Origine : États-Unis
Genre : Comic animé
Réalisation : Robert Rodriguez et Frank Miller
Avec : Bruce Willis, Mickey Rourke, Clive Owen, Jessica Alba, Josh Hartnett, Carla Gugino.

Ville sombre et suintante, Sin City est l’écrin des pires turpitudes. Quatre histoires particulièrement violentes s’entremêlent ici, quatre destins à la violence exacerbée et à l’issue souvent funeste.

Depuis ses débuts avec El Mariachi en 1992, série B fauchée mais dotée d’une bonne humeur communicative, Robert Rodriguez promène une réputation de gentil dilettante à Hollywood, conduisant sa carrière sans réelle ligne directrice. Jusqu’au récent Machete, le bonhomme alterne les bandes joyeusement gores (Une nuit en enfer, Planète terreur) et les films ouvertement grands publics (la saga Spy Kids, Les Aventures de Shark boy et Lava girl), sans qu’on y décèle une autre ambition que celle de l’amusement pur. Robert Rodriguez est un grand enfant qui a trouvé en Quentin Tarantino le compagnon de jeu idéal puisque comme lui, il s’émerveille d’un rien.

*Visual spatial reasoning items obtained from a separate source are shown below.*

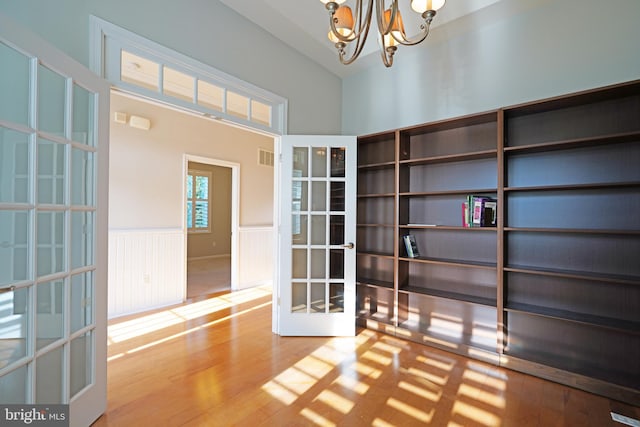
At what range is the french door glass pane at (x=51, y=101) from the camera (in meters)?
1.47

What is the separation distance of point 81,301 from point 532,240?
132 inches

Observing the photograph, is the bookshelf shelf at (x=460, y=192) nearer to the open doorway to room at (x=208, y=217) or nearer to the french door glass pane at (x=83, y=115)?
the french door glass pane at (x=83, y=115)

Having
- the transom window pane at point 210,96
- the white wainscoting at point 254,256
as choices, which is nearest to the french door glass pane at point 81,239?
the transom window pane at point 210,96

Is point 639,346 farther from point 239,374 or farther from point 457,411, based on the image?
point 239,374

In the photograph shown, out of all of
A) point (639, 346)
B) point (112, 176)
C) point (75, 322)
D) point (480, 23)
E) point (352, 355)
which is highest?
point (480, 23)

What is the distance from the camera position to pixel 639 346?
2092 millimetres

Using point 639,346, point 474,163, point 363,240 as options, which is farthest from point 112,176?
point 639,346

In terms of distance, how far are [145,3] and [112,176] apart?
7.74ft

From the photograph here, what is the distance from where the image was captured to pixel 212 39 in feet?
8.21

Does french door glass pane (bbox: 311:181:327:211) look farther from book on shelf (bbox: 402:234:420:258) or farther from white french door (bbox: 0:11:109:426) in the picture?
white french door (bbox: 0:11:109:426)

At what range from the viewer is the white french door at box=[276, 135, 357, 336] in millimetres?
3123

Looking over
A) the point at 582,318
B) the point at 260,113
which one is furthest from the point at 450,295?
the point at 260,113

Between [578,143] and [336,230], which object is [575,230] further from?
[336,230]

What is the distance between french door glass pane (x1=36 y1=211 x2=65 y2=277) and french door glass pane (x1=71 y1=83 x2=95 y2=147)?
46 centimetres
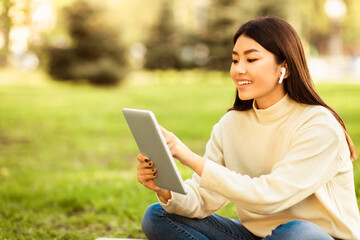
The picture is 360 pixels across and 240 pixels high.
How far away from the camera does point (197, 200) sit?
8.86 ft

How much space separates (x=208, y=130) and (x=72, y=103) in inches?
199

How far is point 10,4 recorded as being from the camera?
23.1 feet

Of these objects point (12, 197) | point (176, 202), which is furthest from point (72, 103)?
point (176, 202)

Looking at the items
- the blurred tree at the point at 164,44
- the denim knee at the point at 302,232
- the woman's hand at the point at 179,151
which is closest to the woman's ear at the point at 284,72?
the woman's hand at the point at 179,151

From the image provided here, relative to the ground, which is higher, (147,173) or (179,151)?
(179,151)

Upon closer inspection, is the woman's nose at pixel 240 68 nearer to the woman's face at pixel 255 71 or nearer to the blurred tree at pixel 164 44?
the woman's face at pixel 255 71

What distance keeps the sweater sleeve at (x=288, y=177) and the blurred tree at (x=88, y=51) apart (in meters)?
15.4

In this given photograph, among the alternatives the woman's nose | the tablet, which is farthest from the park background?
the woman's nose

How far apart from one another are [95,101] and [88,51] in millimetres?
4548

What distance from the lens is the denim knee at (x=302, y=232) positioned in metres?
2.27

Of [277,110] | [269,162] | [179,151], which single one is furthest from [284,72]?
[179,151]

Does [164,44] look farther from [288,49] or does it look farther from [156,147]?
[156,147]

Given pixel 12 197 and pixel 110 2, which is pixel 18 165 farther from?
pixel 110 2

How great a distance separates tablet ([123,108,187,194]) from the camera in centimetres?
219
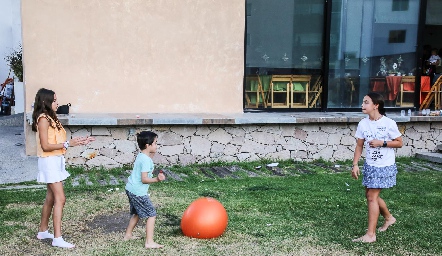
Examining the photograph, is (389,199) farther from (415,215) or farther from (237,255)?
(237,255)

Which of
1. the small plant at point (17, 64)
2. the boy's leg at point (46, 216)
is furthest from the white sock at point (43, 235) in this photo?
the small plant at point (17, 64)

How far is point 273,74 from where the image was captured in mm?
11281

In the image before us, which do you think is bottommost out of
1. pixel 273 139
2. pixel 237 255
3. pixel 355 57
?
pixel 237 255

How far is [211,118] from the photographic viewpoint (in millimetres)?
9617

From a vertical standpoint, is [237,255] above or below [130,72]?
below

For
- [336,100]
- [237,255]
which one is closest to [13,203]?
Result: [237,255]

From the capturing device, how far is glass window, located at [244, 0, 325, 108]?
11062 millimetres

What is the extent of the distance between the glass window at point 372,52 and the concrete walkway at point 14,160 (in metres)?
6.52

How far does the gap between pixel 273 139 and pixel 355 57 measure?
305 cm

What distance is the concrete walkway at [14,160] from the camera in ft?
27.6

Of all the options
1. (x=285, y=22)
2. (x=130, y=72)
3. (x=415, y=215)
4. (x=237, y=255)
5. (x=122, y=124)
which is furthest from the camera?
(x=285, y=22)

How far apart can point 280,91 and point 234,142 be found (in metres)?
2.02

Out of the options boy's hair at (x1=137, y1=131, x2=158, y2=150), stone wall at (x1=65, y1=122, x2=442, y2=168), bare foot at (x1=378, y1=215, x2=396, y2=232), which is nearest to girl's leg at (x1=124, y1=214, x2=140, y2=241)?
boy's hair at (x1=137, y1=131, x2=158, y2=150)

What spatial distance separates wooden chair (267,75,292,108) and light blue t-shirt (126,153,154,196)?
6540 mm
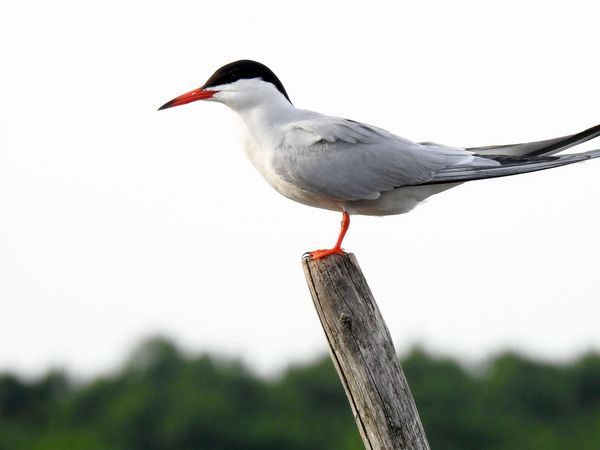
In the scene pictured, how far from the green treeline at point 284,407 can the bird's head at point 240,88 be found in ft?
32.9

Cependant, là où Tarantino est parvenu à imposer une “patte” reconnaissable entre toutes, Robert Rodriguez n’a quant à lui qu’une fidélité envers ses comédiens à faire valoir en guise de style. Sin City ne déroge pas à la règle puisque au côté de quelques grands noms qui claquent sur une affiche (Bruce Willis, Clive Owen, Benicio Del Toro) on retrouve une poignée d’habitués comme Carla Gugino (les Spy Kids), Elijah Wood ou encore Josh Hartnett (The Faculty).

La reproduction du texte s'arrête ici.